Summary: The editor-in-chief of Bible Study magazine addresses hypocrisy in the Church and explains how to limit hypocrisy in your life.

Once I realized this, God gave me the vision for a ministry. A vision for an honest group of people dealing with hard issues together, through loving and caring for one another, and truly seeking God’s will. Have we always been perfect? No. Have I always been the perfect leader? By all means, no. But, we have all done our best to extend grace to one another, and to let God lead, not people.

The problem with the church is and will likely continue to be people who do not know how to respond to God. It is everyone’s duty to learn how to respond to God, and only in this way can we be the church God meant for us to be.

God is well aware of the problems that exist within humanity. In fact, He is the first to call into question those who claim to believe something, but yet live a life that does not demonstrate their belief. Throughout the Scriptures, God regularly makes people aware that they are living lives contrary to what He has taught them. One of God’s biggest problems with people is that they often seek Him through ritualistic acts, instead of living a life based upon helping those who are poor, sick, widowed or orphaned. The prophet Micah makes this very clear when he says:

With what shall I come before the Lord, and bow myself before God on high? Shall I come before him with burnt offerings, with calves a year old? Will the Lord be pleased with thousands of rams, with ten thousands of rivers of oil? Shall I give my firstborn for my transgression, the fruit of my body for the sin of my soul?" He has told you, O man, what is good; and what does the Lord require of you but to do justice, and to love kindness, and to walk humbly with your God? (Micah 6:6-8 ESV)

It seems that in the first part of the quote Micah is quoting the stereotypical response people have to God. But, what is so interesting about this stereotypical response is that it has been the response of people for many generations.

Martin Luther, in 1517, started a complete reformation of the Christian faith partly because he was opposed to approaching God through religious rituals. The Church of the time was telling people that they must give money to the Church in order to be forgiven their wrongdoings. Luther knew this was wrong (in fact he based his thinking on passages like Micah 6:6-8). He attempted to correct the Church by writing a very famous document called the 95 Theses, which he sent to the Pope. However, the Pope responded by calling Luther’s entire ministry into question. As a result, Luther was asked to leave the Catholic Church and he began to form a new kind of Christianity based upon grace. Although, it really was not new at all, it was exactly what St. Paul had taught during the first century A.D.

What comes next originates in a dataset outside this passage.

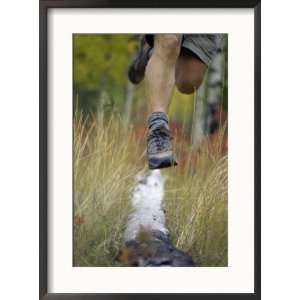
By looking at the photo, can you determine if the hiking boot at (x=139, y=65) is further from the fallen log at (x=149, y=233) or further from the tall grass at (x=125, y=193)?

Luther and St. Paul believed that people were not forgiven their wrongdoings by making payment of some sort, but instead were forgiven their wrongdoings by the grace of God. God does not have to forgive us, He chooses to when we accept Jesus, His message, and the salvation He brought through dying on the cross and being resurrected again three days later. No worldly payment could ever suffice to pay for our wrongdoings towards God and people, but Jesus’ death on the cross will always be sufficient. Many of the people of Luther’s day did not believe this, nor of Paul’s, nor of ours. But, I stand before you today as a man who has received this grace and I know that it truly is sufficient. I have no place before God without it. I am no one without it. And that man who wronged me; he has received grace too, and because of that he is forgiven as well. And because I have received grace, I have forgiven him too.